Quote the rows word for word, beginning with the line that contains "Noting the positions" and continuing through the line that contains "Answer: the dense".

** Begin RAW DATA **

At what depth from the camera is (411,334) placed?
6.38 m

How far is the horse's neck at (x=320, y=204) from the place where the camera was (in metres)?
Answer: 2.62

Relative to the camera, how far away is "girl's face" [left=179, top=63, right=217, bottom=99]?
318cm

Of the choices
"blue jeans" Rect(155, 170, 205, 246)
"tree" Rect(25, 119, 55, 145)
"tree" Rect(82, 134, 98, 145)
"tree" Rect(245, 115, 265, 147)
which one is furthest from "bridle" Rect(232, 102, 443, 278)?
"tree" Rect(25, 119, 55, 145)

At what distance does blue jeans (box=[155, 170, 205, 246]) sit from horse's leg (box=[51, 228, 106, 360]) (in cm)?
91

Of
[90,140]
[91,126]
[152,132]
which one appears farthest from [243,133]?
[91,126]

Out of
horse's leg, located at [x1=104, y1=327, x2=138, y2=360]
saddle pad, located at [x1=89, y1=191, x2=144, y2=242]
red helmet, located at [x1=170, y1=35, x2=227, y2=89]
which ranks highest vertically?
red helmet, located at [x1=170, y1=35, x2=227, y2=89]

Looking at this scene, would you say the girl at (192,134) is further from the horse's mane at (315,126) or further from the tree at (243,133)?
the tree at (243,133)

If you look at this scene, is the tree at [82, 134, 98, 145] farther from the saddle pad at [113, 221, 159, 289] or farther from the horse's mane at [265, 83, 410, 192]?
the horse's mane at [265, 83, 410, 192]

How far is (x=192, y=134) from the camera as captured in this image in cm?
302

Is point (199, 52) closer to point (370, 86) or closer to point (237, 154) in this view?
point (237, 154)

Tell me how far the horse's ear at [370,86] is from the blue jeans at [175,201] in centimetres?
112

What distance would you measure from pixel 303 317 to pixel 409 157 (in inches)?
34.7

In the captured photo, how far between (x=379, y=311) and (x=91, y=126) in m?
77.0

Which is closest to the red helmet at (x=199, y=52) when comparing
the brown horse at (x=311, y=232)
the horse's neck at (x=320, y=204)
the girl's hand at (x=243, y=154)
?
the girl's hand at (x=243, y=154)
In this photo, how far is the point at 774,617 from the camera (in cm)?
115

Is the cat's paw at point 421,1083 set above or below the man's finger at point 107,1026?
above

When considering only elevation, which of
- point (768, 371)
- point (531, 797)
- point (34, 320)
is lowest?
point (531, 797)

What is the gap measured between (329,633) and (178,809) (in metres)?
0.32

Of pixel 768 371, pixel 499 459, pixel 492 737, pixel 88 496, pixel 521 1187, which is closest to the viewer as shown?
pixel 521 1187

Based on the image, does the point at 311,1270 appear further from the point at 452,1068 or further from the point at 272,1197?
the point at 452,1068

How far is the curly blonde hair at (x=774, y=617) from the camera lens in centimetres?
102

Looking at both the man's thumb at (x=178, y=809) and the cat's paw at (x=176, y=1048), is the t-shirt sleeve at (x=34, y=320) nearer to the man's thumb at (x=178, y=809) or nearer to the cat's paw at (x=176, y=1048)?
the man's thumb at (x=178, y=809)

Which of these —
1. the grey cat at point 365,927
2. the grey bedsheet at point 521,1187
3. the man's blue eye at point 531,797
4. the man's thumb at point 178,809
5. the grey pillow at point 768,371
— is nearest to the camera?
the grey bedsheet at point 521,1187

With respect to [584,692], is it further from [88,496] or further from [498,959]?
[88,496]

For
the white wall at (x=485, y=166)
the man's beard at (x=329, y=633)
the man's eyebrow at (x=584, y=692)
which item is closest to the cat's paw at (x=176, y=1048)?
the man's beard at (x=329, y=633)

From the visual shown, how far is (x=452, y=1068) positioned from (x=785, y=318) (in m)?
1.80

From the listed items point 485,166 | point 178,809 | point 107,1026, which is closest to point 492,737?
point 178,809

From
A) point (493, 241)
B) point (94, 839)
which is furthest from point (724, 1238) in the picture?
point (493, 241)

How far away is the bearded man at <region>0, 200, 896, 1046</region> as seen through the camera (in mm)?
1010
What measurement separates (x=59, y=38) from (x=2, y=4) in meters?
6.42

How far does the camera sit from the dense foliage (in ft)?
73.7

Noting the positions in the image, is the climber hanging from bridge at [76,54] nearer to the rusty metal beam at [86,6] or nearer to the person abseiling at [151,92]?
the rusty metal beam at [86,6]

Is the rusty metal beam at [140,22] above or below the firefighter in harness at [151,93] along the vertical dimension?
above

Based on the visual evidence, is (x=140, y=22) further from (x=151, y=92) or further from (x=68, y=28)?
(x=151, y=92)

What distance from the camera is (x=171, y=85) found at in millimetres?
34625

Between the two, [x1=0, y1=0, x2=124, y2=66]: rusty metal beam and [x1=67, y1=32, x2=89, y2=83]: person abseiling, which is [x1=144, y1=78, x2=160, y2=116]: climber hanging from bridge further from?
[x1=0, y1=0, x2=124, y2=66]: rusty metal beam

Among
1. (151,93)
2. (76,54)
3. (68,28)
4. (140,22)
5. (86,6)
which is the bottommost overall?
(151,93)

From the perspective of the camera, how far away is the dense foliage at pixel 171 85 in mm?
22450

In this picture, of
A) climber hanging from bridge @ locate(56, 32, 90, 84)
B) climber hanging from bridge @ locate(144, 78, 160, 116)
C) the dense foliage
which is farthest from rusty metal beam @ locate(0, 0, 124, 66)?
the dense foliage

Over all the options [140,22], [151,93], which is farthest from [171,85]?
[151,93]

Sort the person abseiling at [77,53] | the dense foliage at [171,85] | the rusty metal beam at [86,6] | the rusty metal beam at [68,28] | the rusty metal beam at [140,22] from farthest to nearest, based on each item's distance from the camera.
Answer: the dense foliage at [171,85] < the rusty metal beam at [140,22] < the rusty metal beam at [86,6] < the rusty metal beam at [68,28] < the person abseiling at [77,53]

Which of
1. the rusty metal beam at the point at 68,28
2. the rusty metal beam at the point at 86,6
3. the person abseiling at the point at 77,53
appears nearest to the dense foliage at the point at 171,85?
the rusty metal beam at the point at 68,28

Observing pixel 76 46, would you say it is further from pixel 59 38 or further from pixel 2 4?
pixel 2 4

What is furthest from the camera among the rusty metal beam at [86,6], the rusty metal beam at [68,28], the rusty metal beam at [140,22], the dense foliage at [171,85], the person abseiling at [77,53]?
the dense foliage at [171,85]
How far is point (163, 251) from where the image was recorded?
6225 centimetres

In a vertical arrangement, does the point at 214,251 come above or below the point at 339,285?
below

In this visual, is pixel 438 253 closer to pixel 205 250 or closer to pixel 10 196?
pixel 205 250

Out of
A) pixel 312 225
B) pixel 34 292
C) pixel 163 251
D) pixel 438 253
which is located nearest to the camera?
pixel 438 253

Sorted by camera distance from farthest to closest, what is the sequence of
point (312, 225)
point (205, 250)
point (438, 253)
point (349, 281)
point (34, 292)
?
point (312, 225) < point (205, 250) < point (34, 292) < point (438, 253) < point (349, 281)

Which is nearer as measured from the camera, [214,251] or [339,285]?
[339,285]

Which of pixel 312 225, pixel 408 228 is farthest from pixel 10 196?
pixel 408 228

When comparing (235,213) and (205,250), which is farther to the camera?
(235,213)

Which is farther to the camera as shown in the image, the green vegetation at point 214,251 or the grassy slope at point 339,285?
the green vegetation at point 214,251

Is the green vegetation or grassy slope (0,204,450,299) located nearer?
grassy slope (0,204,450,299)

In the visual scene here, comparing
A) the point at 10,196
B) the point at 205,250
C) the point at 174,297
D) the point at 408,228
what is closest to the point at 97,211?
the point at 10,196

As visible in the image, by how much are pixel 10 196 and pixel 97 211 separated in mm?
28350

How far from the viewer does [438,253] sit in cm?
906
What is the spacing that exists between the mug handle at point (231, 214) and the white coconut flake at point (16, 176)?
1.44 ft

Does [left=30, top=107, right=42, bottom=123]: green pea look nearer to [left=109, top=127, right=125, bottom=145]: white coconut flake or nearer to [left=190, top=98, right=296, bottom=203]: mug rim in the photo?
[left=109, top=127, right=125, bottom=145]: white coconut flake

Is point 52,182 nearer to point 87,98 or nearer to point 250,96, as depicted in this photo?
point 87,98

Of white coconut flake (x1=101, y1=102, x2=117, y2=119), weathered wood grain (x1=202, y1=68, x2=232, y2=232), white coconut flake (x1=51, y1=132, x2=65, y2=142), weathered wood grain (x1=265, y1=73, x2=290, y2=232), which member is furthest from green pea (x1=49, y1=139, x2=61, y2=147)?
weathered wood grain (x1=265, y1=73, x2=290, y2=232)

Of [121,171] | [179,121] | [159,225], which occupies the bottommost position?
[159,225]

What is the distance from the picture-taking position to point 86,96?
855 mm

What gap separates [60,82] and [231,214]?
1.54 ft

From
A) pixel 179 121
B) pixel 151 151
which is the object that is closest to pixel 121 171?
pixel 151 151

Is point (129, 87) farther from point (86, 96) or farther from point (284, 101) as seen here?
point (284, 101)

** End RAW DATA **

_SOLUTION TO THIS PROBLEM_
Noting the positions in the image, is the climber hanging from bridge at [76,54] nearer to the rusty metal beam at [86,6] or nearer to the person abseiling at [151,92]?
the rusty metal beam at [86,6]

Is the rusty metal beam at [140,22] above or below the firefighter in harness at [151,93] along the vertical dimension?
above

Based on the visual evidence, is (x=140, y=22) further from (x=151, y=92) or further from (x=68, y=28)?
(x=151, y=92)

What distance from the camera is (x=171, y=85) found at in millimetres?
34625

Between the two, [x1=0, y1=0, x2=124, y2=66]: rusty metal beam and [x1=67, y1=32, x2=89, y2=83]: person abseiling, which is [x1=144, y1=78, x2=160, y2=116]: climber hanging from bridge further from?
[x1=0, y1=0, x2=124, y2=66]: rusty metal beam

Among
1. (151,93)
2. (76,54)
3. (68,28)
4. (140,22)
5. (86,6)
which is the bottommost overall?
(151,93)

From the perspective of the camera, how far away is the dense foliage at pixel 171 85 in mm?
22450

In this picture, of
A) climber hanging from bridge @ locate(56, 32, 90, 84)
B) climber hanging from bridge @ locate(144, 78, 160, 116)
C) the dense foliage
which is farthest from rusty metal beam @ locate(0, 0, 124, 66)?
the dense foliage

Over all the options [140,22], [151,93], which is farthest from [171,85]?
[151,93]

Sort the person abseiling at [77,53] | the dense foliage at [171,85] | the rusty metal beam at [86,6] | the rusty metal beam at [68,28] | the rusty metal beam at [140,22] from farthest to nearest, based on each item's distance from the camera.
Answer: the dense foliage at [171,85] < the rusty metal beam at [140,22] < the rusty metal beam at [86,6] < the rusty metal beam at [68,28] < the person abseiling at [77,53]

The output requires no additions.